▶ YOUR ASSIGNMENT: No pictures belong in the result; set down exactly the lines from the one containing "Houses of Parliament over Thames — 图库照片" through the final line of the listing, and nothing more.
(DATA LISTING)
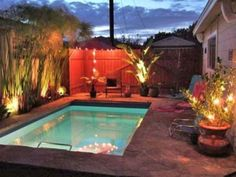28 Fabulous Small Backyard Designs with Swimming Pool Small Backyard Design, Small Backyard Landscaping, Backyard Fences, Backyard Ideas, Backyard Designs, Garden Ideas, Country Landscaping, Fence Landscaping, Fence Ideas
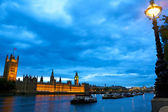 Houses of Parliament over Thames — 图库照片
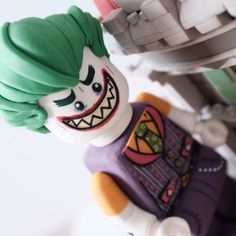 LEGO Joker Cake Figure Joker Cake, Thor, Lego Batman Cakes, Lego Club, Lego Marvel, Lego Sets, Gotham, Legos, Geek Stuff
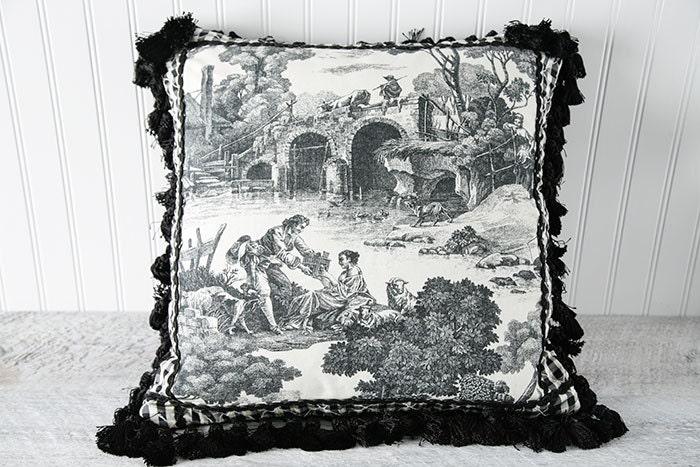 Диванная подушка в виде георгина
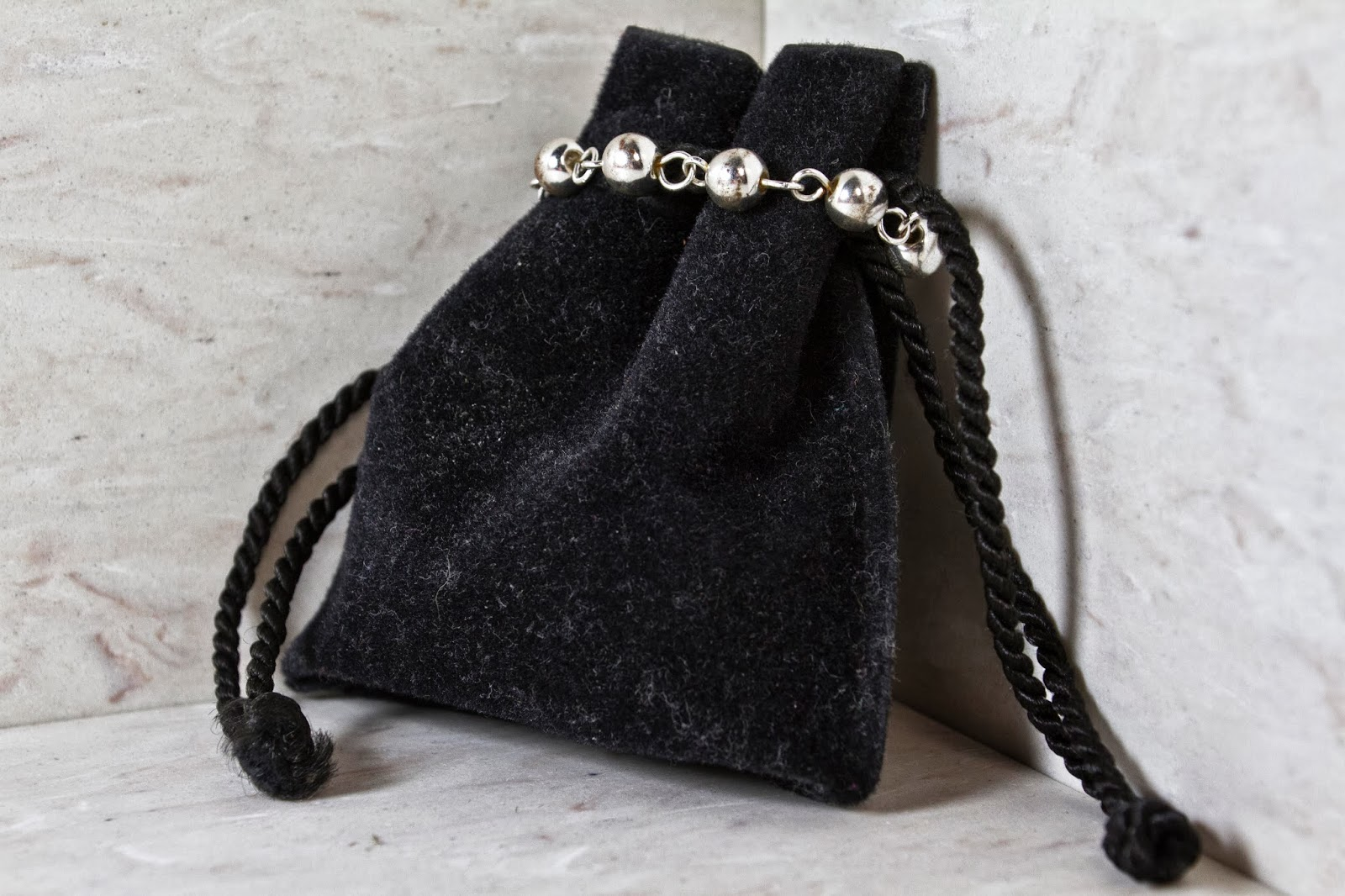 mysterious bag left chained together only to discover a bag of severed legs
(End DATA LISTING)
▶ EXPECTED OUTPUT:
 Houses of Parliament over Thames — 图库照片
 LEGO Joker Cake Figure Joker Cake, Thor, Lego Batman Cakes, Lego Club, Lego Marvel, Lego Sets, Gotham, Legos, Geek Stuff
 Диванная подушка в виде георгина
 mysterious bag left chained together only to discover a bag of severed legs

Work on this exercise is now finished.